Detassazione piena solo se non prosegue l’attività d’impresa
Il criterio spartiacque si dovrebbe applicare anche nel caso di affitto d’azienda
L’articolo 88, comma 4-ter, Tuir prevede una detassazione piena delle sopravvenienze generate dal concordato liquidatorio e una detassazione limitata di quelle prodotte dal «concordato di risanamento», ma introduce, allo scopo di distinguere l’ampiezza della detassazione, una figura, quella del concordato di risanamento, che non è disciplinata dalla legge fallimentare, la quale contempla invece la figura del concordato «in continuità» (articolo 186-bis), che può essere diretta o indiretta a seconda che l’attività venga proseguita direttamente dall’impresa debitrice ovvero da un soggetto diverso che abbia acquisito l’azienda da quest’ultima.
Con la risposta del 20 settembre scorso il Mef ha precisato che, ai fini fiscali, ciò che rileva è se l’attività continua e se conseguentemente l’impresa può ancora produrre redditi tassabili: se continua, il che accade nel concordato in continuità diretta, le sopravvenienze attive sono detassate limitatamente al loro ammontare che eccede le perdite fiscali di periodo e pregresse, mentre se non prosegue, il che accade nel concordato liquidatorio, le sopravvenienze sono integralmente detassate.
Infatti la ratio dell’articolo 88, comma 4-ter, Tuir è duplice: evitare che l’effetto positivo conseguente alla riduzione dei debiti sia parzialmente vanificato dall’emersione di un debito fiscale, ma anche impedire che, ove prosegua la propria attività, l’impresa concordataria, oltre a fruire delbeneficio della detassazione delle sopravvenienze, possa godere al tempo stesso anche di quello di utilizzare le sue perdite fiscali per compensare redditi futuri.

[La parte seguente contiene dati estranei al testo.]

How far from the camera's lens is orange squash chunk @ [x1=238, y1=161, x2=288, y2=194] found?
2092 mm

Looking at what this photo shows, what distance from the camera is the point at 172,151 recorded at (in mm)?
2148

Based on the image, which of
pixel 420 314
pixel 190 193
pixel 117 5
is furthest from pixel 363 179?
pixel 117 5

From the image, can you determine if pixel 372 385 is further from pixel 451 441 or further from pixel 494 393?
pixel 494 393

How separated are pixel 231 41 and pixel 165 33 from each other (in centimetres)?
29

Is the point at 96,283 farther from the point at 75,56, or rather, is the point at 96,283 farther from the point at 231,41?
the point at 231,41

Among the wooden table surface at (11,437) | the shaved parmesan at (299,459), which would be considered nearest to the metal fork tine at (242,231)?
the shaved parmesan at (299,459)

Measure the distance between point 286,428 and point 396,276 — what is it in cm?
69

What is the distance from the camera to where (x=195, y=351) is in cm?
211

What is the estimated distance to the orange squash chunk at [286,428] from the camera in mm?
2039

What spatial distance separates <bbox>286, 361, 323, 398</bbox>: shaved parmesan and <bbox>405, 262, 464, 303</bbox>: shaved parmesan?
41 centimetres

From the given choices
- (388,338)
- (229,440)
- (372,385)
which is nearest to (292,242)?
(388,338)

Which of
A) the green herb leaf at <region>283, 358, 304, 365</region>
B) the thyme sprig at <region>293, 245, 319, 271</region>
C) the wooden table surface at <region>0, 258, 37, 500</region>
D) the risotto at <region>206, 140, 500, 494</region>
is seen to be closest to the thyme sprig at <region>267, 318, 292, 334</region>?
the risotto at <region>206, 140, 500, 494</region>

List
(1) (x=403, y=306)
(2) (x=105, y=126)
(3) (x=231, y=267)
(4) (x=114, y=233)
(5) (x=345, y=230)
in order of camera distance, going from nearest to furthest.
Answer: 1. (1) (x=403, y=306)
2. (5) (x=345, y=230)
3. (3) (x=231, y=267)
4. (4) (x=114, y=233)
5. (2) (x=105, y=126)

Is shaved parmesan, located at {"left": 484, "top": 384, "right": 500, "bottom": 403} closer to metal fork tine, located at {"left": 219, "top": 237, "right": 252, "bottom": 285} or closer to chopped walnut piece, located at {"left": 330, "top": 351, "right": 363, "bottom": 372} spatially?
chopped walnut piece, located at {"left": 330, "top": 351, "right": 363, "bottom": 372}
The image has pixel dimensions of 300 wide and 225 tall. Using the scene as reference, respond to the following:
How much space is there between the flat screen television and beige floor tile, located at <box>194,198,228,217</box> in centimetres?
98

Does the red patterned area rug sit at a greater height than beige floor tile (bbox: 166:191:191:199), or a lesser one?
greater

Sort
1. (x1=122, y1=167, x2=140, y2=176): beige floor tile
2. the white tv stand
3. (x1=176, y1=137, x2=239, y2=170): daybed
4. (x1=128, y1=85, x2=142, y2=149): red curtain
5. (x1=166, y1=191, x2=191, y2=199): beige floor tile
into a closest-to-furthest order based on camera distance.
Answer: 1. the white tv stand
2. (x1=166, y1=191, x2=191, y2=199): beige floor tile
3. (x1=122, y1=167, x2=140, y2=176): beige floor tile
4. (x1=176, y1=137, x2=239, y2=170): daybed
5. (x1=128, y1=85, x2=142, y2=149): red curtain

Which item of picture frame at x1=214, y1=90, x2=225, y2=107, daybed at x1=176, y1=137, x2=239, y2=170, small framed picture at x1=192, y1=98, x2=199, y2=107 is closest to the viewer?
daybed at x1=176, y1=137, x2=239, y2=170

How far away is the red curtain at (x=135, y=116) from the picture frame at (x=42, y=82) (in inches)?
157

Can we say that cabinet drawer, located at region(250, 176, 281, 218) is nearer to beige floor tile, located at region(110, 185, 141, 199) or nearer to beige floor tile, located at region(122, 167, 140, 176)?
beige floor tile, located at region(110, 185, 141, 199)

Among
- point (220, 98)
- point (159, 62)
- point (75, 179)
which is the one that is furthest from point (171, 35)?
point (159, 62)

Il regime delle sopravvenienze e l’uso delle perdite pregresse sono quindi strettamente legati.
Alla luce di tale ratio, qualora l’impresa continui direttamente l’attività, occorre limitare la detassazione in presenza di perdite fiscali, di per sé atte a neutralizzare le sopravvenienze, ma non ve n’è alcun bisogno nel caso contrario; in questa circostanza, infatti, anche se conserva le proprie perdite, l’impresa è destinata a non farne uso, perché, non proseguendo l’attività, non ha la possibilità di produrre negli anni successivi redditi suscettibili di essere compensati con tali perdite.
Il Mef non fa cenno, nella sua risposta, all’ipotesi in cui la debitrice affitti la propria azienda a terzi, ma è da ritenersi che anche in tale situazione siano applicabili le predette regole, nonostante tale caso sia generalmente da ricondurre alla forma di concordato in continuità indiretta, con riguardo alla quale le sopravvenienze sono tendenzialmente da detassare integralmente senza riduzione delle perdite fiscali pregresse: anche relativamente a questa fattispecie rileva se vi è, o meno, prosecuzione dell’attività da parte del soggetto che beneficia del concordato e se questi ha quindi la possibilità di produrre redditi futuri.
La risposta del Mef non tocca i criteri di utilizzo delle perdite fiscali pregresse in compensazione con il reddito generato dalle sopravvenienze non detassate; tuttavia la ratio dell’articolo 88 richiamata dal Mef conforta la tesi secondo cui tali perdite devono essere a tal fine impiegate senza la limitazione dell’80% ordinariamente prevista dall’articolo 84 Tuir.